Face à cela, j’ai compris que mon sanctuaire intérieur n’était pas un refuge contre le monde, mais une condition pour y rester présente. Non pas pour me couper de ce qui se passe, mais pour ne pas me laisser happer par des flux émotionnels qui ne laissent plus de place à la nuance ni à la respiration. Comme dans un avion, il y a ce geste simple et contre-intuitif : mettre d’abord le masque sur son propre visage, non par égoïsme, mais pour ne pas manquer d’air.
Le sanctuaire est ce lieu où je me régénère, afin de ne pas être emportée par les courants de la peur, de la colère ou de la résignation. C’est un espace qui challenge, où l’on est seule, où l’on doute. Qui suis-je pour sortir de la meute ? Comment vais-je survivre sans le bruit, dans le silence ? Vais-je retrouver ma place quand il sera temps de revenir ? Toutes ces questions, je me les pose. C’est inconfortable, mais nécessaire.

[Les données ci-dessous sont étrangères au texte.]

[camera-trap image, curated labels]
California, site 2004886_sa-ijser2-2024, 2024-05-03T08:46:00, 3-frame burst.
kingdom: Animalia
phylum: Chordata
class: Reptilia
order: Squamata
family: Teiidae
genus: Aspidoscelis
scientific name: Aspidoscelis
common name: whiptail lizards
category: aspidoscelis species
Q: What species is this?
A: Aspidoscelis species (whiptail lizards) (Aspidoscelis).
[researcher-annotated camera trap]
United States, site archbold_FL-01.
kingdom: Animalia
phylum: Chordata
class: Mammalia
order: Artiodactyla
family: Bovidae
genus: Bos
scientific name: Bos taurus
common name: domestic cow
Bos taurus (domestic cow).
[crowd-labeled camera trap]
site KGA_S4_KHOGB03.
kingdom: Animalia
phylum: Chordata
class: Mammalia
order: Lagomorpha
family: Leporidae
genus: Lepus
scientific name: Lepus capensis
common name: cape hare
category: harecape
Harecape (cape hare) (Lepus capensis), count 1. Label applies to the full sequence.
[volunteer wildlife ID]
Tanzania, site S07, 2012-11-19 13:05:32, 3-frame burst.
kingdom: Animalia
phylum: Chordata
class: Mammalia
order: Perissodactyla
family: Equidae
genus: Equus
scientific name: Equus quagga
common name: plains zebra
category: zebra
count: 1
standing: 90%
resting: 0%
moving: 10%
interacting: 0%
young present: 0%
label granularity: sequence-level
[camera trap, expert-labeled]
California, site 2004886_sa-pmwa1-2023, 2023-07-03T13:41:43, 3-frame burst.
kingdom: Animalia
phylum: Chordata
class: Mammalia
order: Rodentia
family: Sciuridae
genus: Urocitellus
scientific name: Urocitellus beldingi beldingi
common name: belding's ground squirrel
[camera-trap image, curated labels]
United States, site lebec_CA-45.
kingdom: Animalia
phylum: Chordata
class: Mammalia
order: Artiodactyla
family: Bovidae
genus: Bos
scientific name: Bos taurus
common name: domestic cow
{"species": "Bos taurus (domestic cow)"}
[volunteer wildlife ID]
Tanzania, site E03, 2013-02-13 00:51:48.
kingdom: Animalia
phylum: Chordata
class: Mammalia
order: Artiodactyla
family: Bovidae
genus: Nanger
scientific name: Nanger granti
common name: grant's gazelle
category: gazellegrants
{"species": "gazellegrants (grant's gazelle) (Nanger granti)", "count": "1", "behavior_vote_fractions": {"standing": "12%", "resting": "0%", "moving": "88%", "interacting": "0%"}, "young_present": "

Lorsque je parle de sanctuaire, je sens parfois une résistance, explicite ou silencieuse. Comme si ce mot venait immédiatement convoquer l’idée d’un retrait, d’un pas de côté trop marqué, voire d’un désengagement. Comme si choisir un espace protégé revenait à tourner le dos au monde, à s’extraire du lien, à refuser ce qui fait la matière même de la relation humaine. Cette confusion, je l’ai longtemps portée moi aussi.
J’ai cru, pendant un temps, que rester ouverte signifiait rester disponible à tout, tout le temps. Que filtrer, choisir, poser des limites revenait nécessairement à se fermer, à se durcir, à décevoir. Cette croyance s’accompagnait souvent d’un déni plus subtil : déni de ma fatigue, de mes résistances intérieures, mais aussi de ce que certaines relations attendaient de moi sans jamais le dire clairement. Tant que je restais ouverte, je pouvais ne pas voir ce qui se jouait réellement, ni en moi, ni dans le regard de l’autre.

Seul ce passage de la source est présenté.